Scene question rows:
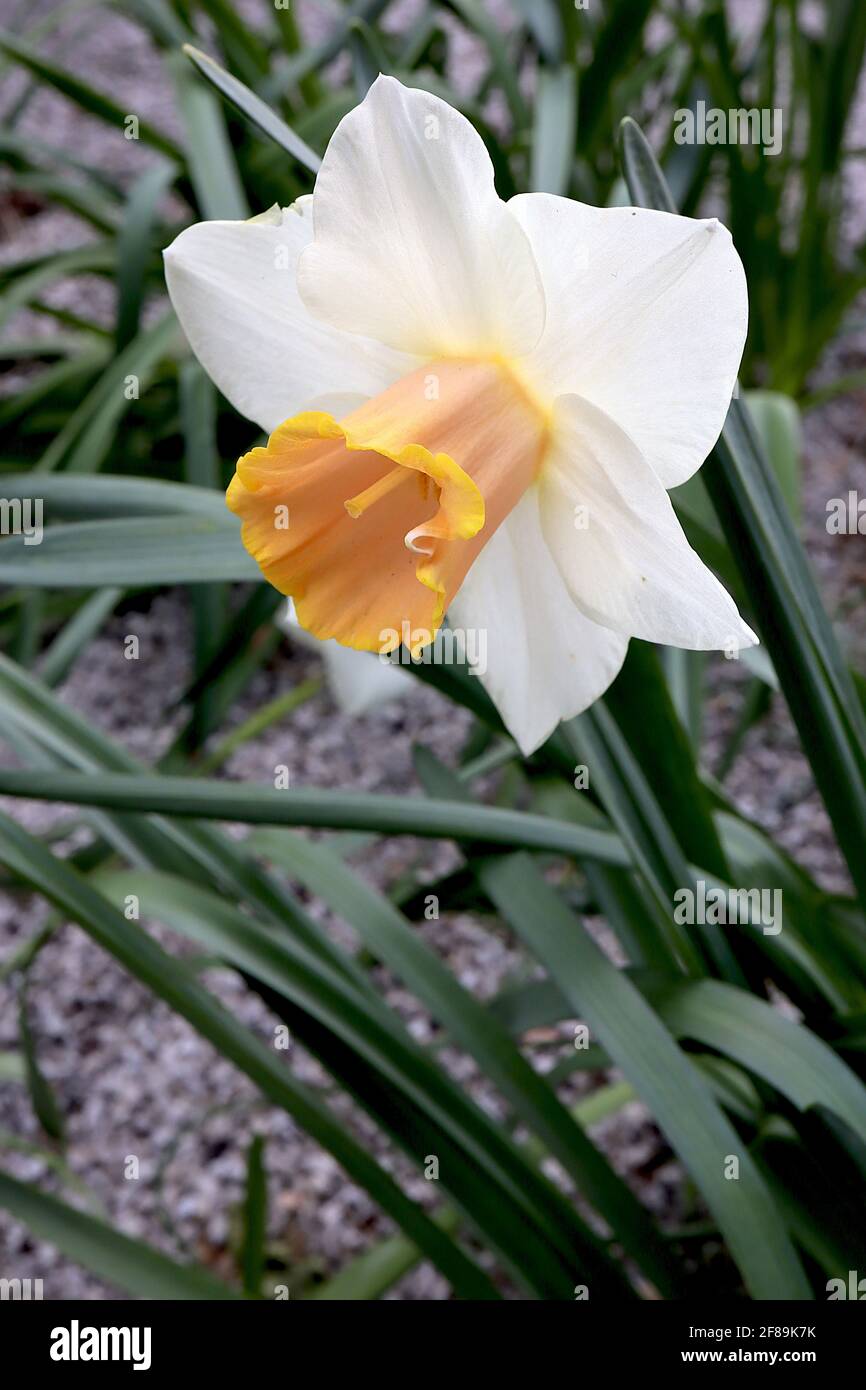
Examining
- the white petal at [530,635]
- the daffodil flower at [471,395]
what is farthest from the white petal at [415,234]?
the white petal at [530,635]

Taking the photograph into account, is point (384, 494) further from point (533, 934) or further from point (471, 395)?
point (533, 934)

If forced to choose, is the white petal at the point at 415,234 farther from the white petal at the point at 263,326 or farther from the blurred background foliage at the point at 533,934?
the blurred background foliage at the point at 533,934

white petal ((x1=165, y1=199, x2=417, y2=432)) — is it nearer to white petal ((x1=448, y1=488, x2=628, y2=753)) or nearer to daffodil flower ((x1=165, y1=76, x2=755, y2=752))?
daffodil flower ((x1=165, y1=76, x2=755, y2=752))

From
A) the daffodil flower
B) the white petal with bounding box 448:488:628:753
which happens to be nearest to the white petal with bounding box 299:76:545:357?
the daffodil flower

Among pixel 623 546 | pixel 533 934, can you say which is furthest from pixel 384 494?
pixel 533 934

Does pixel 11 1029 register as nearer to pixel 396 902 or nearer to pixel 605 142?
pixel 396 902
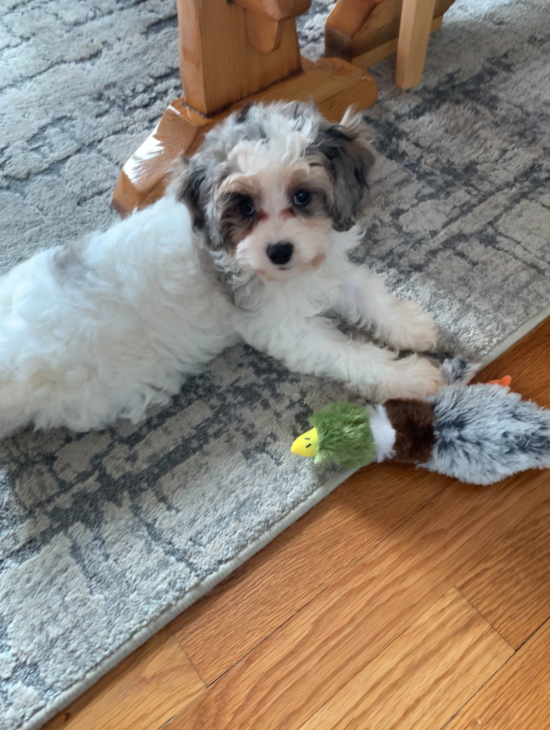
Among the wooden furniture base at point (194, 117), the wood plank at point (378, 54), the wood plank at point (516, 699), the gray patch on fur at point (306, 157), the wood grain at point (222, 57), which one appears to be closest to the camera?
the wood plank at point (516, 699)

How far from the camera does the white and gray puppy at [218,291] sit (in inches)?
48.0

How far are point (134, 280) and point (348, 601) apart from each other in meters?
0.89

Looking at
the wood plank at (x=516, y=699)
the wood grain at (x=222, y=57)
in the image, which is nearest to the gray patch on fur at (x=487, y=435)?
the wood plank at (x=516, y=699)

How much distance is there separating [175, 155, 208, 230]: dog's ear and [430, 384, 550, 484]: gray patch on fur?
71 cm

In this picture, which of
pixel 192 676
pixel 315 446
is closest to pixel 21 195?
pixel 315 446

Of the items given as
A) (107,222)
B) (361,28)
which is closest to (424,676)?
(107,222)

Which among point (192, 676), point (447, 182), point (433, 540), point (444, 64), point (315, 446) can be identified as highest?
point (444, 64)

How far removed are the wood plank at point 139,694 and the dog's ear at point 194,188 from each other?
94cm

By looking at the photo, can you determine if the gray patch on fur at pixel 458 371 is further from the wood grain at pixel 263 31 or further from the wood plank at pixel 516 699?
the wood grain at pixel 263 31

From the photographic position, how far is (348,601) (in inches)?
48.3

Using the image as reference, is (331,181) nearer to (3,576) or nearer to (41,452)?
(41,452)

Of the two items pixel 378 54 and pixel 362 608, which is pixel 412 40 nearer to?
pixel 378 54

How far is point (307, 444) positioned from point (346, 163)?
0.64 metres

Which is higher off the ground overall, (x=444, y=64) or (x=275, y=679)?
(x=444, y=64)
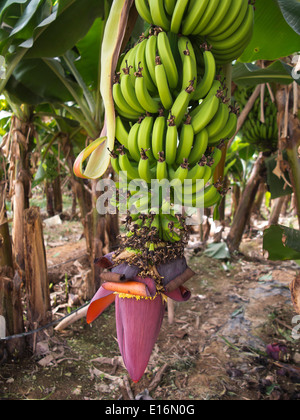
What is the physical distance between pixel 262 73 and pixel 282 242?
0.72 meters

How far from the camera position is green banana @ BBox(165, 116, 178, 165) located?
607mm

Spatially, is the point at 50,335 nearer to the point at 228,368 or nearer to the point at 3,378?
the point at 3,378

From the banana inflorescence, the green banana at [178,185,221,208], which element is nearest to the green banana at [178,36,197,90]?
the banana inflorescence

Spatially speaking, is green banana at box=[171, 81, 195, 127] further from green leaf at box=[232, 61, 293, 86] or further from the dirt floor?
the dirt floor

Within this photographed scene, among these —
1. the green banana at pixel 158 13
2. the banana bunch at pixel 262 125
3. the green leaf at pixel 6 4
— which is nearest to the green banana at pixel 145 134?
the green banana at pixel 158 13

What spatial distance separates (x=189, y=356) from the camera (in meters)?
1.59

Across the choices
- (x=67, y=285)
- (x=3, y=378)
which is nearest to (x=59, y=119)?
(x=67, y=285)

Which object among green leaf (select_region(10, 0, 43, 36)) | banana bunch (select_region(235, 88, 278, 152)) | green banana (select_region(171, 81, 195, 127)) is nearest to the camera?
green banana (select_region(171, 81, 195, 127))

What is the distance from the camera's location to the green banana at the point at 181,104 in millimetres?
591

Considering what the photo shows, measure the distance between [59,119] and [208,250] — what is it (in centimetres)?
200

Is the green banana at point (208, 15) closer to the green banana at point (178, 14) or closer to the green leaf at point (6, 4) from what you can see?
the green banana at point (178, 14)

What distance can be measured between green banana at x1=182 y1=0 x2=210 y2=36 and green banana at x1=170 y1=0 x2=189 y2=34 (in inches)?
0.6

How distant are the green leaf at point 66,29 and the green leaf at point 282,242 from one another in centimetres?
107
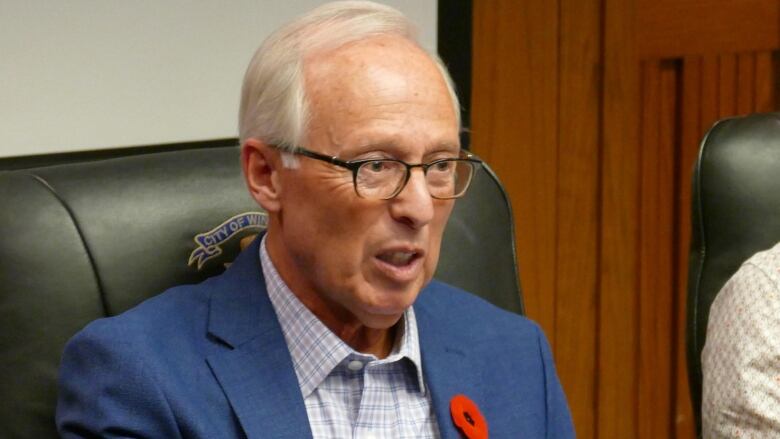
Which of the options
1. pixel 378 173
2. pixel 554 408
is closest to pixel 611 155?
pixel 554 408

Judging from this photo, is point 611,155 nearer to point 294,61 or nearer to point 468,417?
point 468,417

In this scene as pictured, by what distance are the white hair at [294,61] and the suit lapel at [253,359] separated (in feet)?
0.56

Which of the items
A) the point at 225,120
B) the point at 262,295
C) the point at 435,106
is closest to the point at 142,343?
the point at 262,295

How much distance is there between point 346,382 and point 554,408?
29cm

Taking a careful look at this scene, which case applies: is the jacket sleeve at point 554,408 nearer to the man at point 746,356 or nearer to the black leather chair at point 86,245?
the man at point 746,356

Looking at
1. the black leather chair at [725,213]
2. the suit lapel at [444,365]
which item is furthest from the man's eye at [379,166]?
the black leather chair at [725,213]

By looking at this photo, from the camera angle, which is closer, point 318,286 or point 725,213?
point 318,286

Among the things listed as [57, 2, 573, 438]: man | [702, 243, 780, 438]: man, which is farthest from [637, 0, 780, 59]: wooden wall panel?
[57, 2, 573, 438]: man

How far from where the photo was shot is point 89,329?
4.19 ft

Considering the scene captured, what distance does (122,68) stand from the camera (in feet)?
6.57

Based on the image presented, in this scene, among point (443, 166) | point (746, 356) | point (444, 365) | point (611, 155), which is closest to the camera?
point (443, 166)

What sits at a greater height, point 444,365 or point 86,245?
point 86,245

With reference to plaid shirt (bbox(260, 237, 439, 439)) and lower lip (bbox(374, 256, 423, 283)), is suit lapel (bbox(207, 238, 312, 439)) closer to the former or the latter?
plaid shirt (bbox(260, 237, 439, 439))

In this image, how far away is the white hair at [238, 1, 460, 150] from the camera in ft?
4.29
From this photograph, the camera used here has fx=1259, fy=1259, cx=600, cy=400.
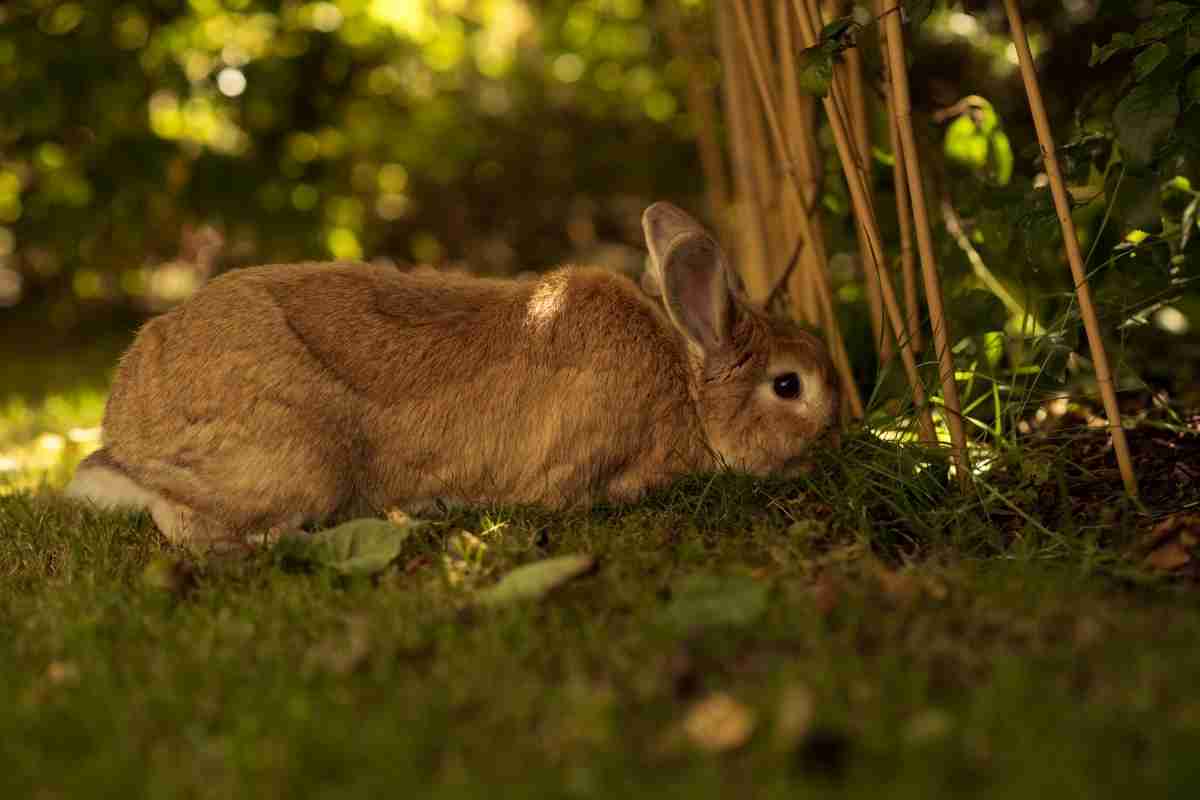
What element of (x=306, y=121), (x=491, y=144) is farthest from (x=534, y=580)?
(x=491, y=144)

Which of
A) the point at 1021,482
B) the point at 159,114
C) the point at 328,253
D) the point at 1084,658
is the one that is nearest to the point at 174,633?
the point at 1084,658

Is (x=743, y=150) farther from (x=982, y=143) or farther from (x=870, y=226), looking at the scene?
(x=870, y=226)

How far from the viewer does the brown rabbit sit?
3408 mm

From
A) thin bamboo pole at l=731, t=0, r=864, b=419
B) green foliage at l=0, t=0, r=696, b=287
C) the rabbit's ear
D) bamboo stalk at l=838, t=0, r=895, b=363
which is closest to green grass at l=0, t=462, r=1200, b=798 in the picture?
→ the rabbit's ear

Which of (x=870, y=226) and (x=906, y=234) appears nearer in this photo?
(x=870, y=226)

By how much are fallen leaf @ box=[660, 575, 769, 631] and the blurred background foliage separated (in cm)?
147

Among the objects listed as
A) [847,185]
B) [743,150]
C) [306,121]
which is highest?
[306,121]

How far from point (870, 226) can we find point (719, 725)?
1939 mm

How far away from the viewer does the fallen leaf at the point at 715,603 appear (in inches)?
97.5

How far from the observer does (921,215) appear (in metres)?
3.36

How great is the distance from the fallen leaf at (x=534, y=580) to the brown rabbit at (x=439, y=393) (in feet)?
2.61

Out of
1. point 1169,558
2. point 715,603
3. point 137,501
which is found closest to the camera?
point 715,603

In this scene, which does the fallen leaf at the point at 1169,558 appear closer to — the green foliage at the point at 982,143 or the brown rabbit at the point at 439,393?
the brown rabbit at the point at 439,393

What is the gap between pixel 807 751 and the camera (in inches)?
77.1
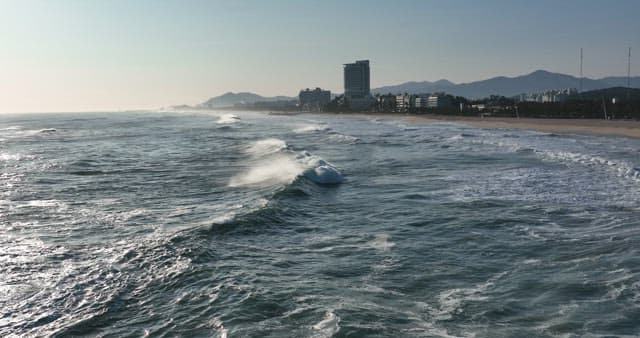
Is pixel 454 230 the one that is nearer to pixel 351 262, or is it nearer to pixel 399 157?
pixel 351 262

→ **Goal**
Copy the rows starting at the line that contains "In this scene, which" and ending at the last row, changing "camera" to "observer" and keeping everything else as it is. Leave the pictures out of your answer.

→ **Task result**
In this scene, which does the fallen leaf at the point at 1169,558 appear closer to — the green foliage at the point at 982,143 or the brown rabbit at the point at 439,393?
the brown rabbit at the point at 439,393

What is the gap between pixel 807 751 and the observer (in inches)?
77.1
Is pixel 454 230 the one that is nearer to pixel 351 262, or is it nearer to pixel 399 157?
pixel 351 262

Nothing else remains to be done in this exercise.